** Opening Excerpted data block **

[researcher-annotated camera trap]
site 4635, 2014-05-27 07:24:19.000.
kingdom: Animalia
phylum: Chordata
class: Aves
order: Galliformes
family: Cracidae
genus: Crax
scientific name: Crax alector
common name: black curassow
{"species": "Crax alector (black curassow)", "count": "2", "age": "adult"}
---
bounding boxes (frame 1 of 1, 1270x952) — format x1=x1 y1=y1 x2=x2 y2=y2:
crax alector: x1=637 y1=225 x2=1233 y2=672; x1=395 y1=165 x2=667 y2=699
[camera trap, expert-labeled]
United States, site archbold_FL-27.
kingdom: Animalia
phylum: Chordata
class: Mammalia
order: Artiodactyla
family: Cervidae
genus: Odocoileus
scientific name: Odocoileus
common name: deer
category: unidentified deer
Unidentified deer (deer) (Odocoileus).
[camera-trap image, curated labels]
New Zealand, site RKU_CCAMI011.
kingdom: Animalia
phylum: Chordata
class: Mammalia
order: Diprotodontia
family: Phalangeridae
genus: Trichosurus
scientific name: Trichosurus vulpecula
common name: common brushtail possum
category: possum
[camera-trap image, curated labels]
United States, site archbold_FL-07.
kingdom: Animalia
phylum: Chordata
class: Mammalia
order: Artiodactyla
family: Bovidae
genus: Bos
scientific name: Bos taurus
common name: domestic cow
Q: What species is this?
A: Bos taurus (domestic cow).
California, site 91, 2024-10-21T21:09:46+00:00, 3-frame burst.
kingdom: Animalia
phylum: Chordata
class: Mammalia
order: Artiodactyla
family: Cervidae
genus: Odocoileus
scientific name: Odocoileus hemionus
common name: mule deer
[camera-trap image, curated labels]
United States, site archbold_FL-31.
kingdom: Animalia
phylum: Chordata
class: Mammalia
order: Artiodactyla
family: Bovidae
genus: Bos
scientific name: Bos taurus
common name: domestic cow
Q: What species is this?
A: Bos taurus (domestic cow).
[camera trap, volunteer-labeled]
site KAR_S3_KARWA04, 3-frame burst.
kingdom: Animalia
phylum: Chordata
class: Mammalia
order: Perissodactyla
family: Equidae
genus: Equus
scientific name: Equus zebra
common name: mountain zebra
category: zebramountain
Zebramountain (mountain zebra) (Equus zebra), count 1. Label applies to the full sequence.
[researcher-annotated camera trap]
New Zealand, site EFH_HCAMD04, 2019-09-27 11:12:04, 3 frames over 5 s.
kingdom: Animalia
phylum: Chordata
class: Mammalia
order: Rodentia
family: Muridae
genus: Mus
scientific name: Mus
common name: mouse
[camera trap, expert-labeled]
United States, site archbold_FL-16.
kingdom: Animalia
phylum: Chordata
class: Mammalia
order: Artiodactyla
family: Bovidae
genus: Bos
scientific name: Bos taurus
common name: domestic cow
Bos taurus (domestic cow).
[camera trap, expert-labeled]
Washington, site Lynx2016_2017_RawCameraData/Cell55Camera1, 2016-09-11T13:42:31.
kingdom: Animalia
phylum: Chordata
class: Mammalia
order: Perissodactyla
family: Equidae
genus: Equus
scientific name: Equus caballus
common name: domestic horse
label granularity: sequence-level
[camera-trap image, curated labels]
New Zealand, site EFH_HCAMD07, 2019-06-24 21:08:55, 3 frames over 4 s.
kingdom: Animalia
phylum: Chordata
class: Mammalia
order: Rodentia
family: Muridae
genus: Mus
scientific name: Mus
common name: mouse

** Closing Excerpted data block **

Exercise brief:
When you reach the end of the data above, set it all down again unchanged.

Response to the task:
[researcher-annotated camera trap]
site 4635, 2014-05-27 07:24:19.000.
kingdom: Animalia
phylum: Chordata
class: Aves
order: Galliformes
family: Cracidae
genus: Crax
scientific name: Crax alector
common name: black curassow
{"species": "Crax alector (black curassow)", "count": "2", "age": "adult"}
---
bounding boxes (frame 1 of 1, 1270x952) — format x1=x1 y1=y1 x2=x2 y2=y2:
crax alector: x1=637 y1=225 x2=1233 y2=672; x1=395 y1=165 x2=667 y2=699
[camera trap, expert-labeled]
United States, site archbold_FL-27.
kingdom: Animalia
phylum: Chordata
class: Mammalia
order: Artiodactyla
family: Cervidae
genus: Odocoileus
scientific name: Odocoileus
common name: deer
category: unidentified deer
Unidentified deer (deer) (Odocoileus).
[camera-trap image, curated labels]
New Zealand, site RKU_CCAMI011.
kingdom: Animalia
phylum: Chordata
class: Mammalia
order: Diprotodontia
family: Phalangeridae
genus: Trichosurus
scientific name: Trichosurus vulpecula
common name: common brushtail possum
category: possum
[camera-trap image, curated labels]
United States, site archbold_FL-07.
kingdom: Animalia
phylum: Chordata
class: Mammalia
order: Artiodactyla
family: Bovidae
genus: Bos
scientific name: Bos taurus
common name: domestic cow
Q: What species is this?
A: Bos taurus (domestic cow).
California, site 91, 2024-10-21T21:09:46+00:00, 3-frame burst.
kingdom: Animalia
phylum: Chordata
class: Mammalia
order: Artiodactyla
family: Cervidae
genus: Odocoileus
scientific name: Odocoileus hemionus
common name: mule deer
[camera-trap image, curated labels]
United States, site archbold_FL-31.
kingdom: Animalia
phylum: Chordata
class: Mammalia
order: Artiodactyla
family: Bovidae
genus: Bos
scientific name: Bos taurus
common name: domestic cow
Q: What species is this?
A: Bos taurus (domestic cow).
[camera trap, volunteer-labeled]
site KAR_S3_KARWA04, 3-frame burst.
kingdom: Animalia
phylum: Chordata
class: Mammalia
order: Perissodactyla
family: Equidae
genus: Equus
scientific name: Equus zebra
common name: mountain zebra
category: zebramountain
Zebramountain (mountain zebra) (Equus zebra), count 1. Label applies to the full sequence.
[researcher-annotated camera trap]
New Zealand, site EFH_HCAMD04, 2019-09-27 11:12:04, 3 frames over 5 s.
kingdom: Animalia
phylum: Chordata
class: Mammalia
order: Rodentia
family: Muridae
genus: Mus
scientific name: Mus
common name: mouse
[camera trap, expert-labeled]
United States, site archbold_FL-16.
kingdom: Animalia
phylum: Chordata
class: Mammalia
order: Artiodactyla
family: Bovidae
genus: Bos
scientific name: Bos taurus
common name: domestic cow
Bos taurus (domestic cow).
[camera trap, expert-labeled]
Washington, site Lynx2016_2017_RawCameraData/Cell55Camera1, 2016-09-11T13:42:31.
kingdom: Animalia
phylum: Chordata
class: Mammalia
order: Perissodactyla
family: Equidae
genus: Equus
scientific name: Equus caballus
common name: domestic horse
label granularity: sequence-level
[camera-trap image, curated labels]
New Zealand, site EFH_HCAMD07, 2019-06-24 21:08:55, 3 frames over 4 s.
kingdom: Animalia
phylum: Chordata
class: Mammalia
order: Rodentia
family: Muridae
genus: Mus
scientific name: Mus
common name: mouse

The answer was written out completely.